When I was in grade four it was the fad at the time to have an autograph book and to get everyone you knew (school chums, teachers, family, relatives, ie. Everybody) to write something, a verse, a poem, some advice in it together with their name and signature. Most were funny, some very silly, some predictable (Roses are red, etc), but one was different from the rest.
A special person, my father, had written “Remember a good name is better than fortune or fame.”
That line of advice has stuck with me all these years, and when thinking of what to write for this page on reputation management, it sprang instantly to mind. I assumed it was a common old saying but when I had searched in Google, there wasn’t a match, and so I dusted off my old turquoise autograph book, and found the words on page two with the words “Love Daddy” beneath.
My father who is no longer with me, kept his good name throughout his life. He was a good and honest man in a time when it wasn’t easy to ruin a man’s reputation without cause. Then the Internet arrived and everything changed.

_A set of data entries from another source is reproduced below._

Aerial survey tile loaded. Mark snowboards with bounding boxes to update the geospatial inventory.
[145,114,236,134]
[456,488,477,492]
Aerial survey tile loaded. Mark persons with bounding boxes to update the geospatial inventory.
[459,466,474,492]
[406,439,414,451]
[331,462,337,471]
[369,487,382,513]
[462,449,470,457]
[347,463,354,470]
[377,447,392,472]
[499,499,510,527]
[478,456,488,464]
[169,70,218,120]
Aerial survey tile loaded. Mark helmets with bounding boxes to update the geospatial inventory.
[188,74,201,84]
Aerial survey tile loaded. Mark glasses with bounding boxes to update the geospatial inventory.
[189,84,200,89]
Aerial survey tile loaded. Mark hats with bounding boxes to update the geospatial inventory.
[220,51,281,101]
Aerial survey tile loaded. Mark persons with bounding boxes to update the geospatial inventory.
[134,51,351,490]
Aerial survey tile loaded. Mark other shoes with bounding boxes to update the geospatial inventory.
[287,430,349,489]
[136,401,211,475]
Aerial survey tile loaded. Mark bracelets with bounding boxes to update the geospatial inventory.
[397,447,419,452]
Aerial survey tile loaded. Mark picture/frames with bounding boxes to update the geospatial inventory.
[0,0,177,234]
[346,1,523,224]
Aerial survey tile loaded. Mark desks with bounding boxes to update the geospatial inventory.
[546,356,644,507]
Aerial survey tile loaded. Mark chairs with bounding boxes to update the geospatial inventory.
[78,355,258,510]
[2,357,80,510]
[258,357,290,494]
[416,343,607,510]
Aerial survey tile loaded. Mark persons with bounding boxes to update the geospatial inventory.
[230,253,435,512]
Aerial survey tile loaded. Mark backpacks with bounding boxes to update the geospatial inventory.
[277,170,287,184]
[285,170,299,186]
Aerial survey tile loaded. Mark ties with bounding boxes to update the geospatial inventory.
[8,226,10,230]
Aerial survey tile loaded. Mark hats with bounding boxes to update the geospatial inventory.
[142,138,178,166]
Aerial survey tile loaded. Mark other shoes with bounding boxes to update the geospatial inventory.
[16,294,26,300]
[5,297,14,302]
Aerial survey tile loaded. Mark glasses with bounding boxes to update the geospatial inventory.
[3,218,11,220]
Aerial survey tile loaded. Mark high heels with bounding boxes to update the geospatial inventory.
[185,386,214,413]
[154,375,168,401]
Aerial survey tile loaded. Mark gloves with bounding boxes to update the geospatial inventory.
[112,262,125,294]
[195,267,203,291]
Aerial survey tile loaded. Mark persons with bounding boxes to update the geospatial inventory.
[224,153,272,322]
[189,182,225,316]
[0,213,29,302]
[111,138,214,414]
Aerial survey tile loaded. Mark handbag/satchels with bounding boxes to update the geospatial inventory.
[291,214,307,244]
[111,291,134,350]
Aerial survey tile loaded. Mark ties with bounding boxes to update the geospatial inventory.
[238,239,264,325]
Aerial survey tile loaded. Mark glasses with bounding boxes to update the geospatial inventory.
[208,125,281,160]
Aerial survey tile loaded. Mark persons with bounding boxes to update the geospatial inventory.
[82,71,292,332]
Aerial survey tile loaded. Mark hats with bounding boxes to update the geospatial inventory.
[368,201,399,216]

It was much easier to keep your name “good” back before the arrival of the internet. Either you had a deservedly good reputation, or if you didn’t, back then reputation issues could fade with no digital information trail to follow you, or if the deeds had been severe, one could build a new reputation by moving to a new location and starting over. But no longer. The Internet has changed everything about reputations by making them vulnerable to anonymous slander, misinformation and mischief that can be seen – and believed – by anyone worldwide.
Some people or organizations get a bad reputation for a reason; some for no reason at all just because a disgruntled employee, a competitor, an ex-girlfriend/boyfriend, or a jealous stranger decides to cause trouble because they can – and they can do it anonymously or under a different identity.
If this happens to you, or your business, it can make you feel vulnerable, angry, even defenseless against the false claims. But there is a defense – a methodology that can work to repair your online reputation.
The approach varies depending on the severity of the damage, the type and number of perpetrators, and the locations of the offending content. It involves contacting the sites with the offending content to get it removed; countering negative posts in forums and blogs. And in cases where problem sites refuse to remove the content, it requires optimizing existing pages and/or creating new optimized pages that rank well and “push” the bad pages further down and off the top search results.